And no, most places will not hire you until you have your state license in hand. But you can go on the state website and look up your EMT number!


----------



## VentMedic (Dec 8, 2008)

jordany2002 said:


> Thanks alot, okay, so all i have to do is call my school to find out, if not the state, but in some case's they send it automatically, got it, but if i have evoc license already, can i work while i wait for my state emt license, because tech. i am licensed national


 
No, no, no... You are not a licensed anything anywhere at this point. 

The NREMT is a testing agency that issues a certificate stating you passed an exam. It may or may not meet the requirements for licensing or certification in some states.

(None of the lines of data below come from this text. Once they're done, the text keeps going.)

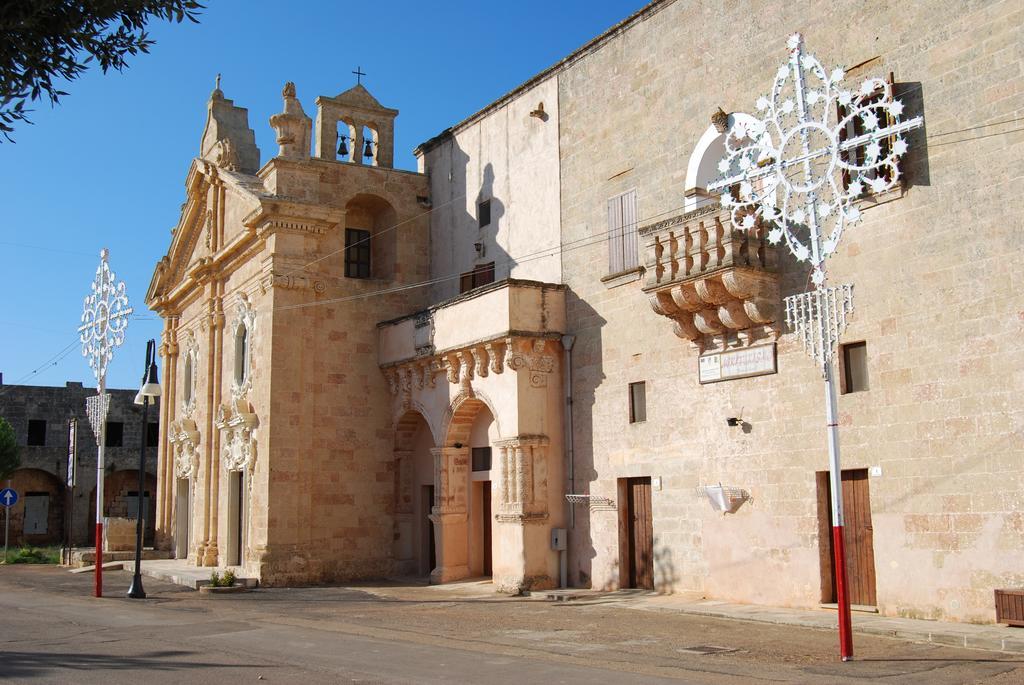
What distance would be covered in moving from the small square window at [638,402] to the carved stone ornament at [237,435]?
353 inches

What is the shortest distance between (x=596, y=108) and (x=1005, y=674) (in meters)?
12.7

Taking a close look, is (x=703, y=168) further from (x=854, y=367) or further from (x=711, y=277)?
(x=854, y=367)

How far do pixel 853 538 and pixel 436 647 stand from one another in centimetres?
614

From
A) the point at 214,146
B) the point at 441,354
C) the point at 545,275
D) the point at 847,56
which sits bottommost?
the point at 441,354

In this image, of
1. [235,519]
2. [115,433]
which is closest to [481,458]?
[235,519]

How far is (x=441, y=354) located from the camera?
20875mm

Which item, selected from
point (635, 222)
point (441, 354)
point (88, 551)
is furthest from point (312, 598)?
point (88, 551)

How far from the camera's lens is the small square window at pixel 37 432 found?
4384 centimetres

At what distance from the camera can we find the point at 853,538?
1412 cm

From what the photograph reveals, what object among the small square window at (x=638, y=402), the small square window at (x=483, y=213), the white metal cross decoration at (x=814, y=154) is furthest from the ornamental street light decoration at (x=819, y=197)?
the small square window at (x=483, y=213)

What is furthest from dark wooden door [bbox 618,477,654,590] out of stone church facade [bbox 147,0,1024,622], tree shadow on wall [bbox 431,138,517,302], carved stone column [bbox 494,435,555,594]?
tree shadow on wall [bbox 431,138,517,302]

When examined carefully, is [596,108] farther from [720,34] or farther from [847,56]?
[847,56]

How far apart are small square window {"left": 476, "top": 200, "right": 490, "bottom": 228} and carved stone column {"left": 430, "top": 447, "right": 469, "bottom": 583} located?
4974 mm

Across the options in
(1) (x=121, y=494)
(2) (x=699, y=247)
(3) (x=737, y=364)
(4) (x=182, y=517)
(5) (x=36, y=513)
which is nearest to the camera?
(2) (x=699, y=247)
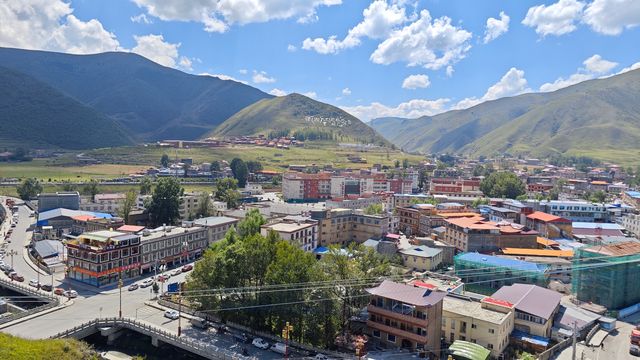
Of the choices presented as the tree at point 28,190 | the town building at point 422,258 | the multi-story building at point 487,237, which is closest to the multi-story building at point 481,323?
the town building at point 422,258

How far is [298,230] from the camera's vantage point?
55500 millimetres

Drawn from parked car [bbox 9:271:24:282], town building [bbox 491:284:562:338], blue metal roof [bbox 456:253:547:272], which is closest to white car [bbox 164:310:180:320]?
parked car [bbox 9:271:24:282]

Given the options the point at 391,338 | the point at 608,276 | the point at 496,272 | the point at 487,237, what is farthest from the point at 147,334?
the point at 608,276

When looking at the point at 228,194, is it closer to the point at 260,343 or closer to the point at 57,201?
the point at 57,201

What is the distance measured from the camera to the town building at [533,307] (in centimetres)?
3616

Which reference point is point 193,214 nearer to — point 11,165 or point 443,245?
point 443,245

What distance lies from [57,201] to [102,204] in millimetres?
8222

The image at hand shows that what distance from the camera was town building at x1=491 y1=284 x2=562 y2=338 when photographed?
36156 millimetres

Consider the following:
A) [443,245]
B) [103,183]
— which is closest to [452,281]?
[443,245]

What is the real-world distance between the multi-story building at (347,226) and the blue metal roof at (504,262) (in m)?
16.7

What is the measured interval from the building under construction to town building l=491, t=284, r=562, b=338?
23.0 feet

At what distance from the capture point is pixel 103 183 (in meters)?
108

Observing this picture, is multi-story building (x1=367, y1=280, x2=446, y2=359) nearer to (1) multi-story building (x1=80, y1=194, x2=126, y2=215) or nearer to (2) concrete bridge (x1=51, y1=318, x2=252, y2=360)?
(2) concrete bridge (x1=51, y1=318, x2=252, y2=360)

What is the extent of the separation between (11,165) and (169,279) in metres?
109
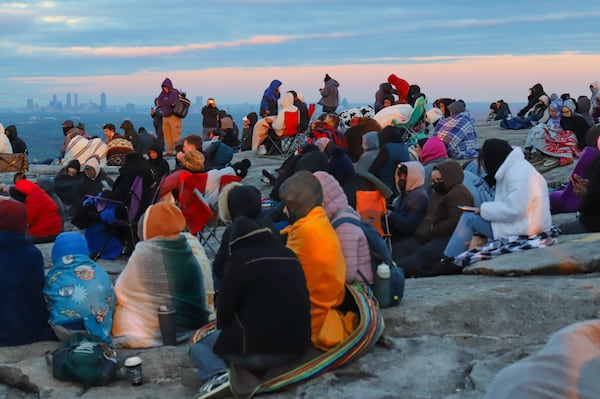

Just a couple of years ago, Florida did not use the NREMT at all and still does not for the Paramedic. 

Did your school not explain anything to you about "license"?

Here is the state website and while you're on the phone you can tell them some of the inadequacies of your school.

http://www.doh.state.fl.us/mqa/emt-paramedic/emt-lic-requirements.html#Initial


----------



## reaper (Dec 9, 2008)

Must have started with an F and ends in I!




Also remember that it may take a while, right now. You happen to be in the middle of when renewal is happening. They are very busy right now and may be backed up!


----------



## Sasha (Dec 9, 2008)

reaper said:


> Must have started with an F and ends in I!
> 
> 
> 
> ...



And because the state licensing office is run by people who ride the short bus and wear a helmet, so it seems.


----------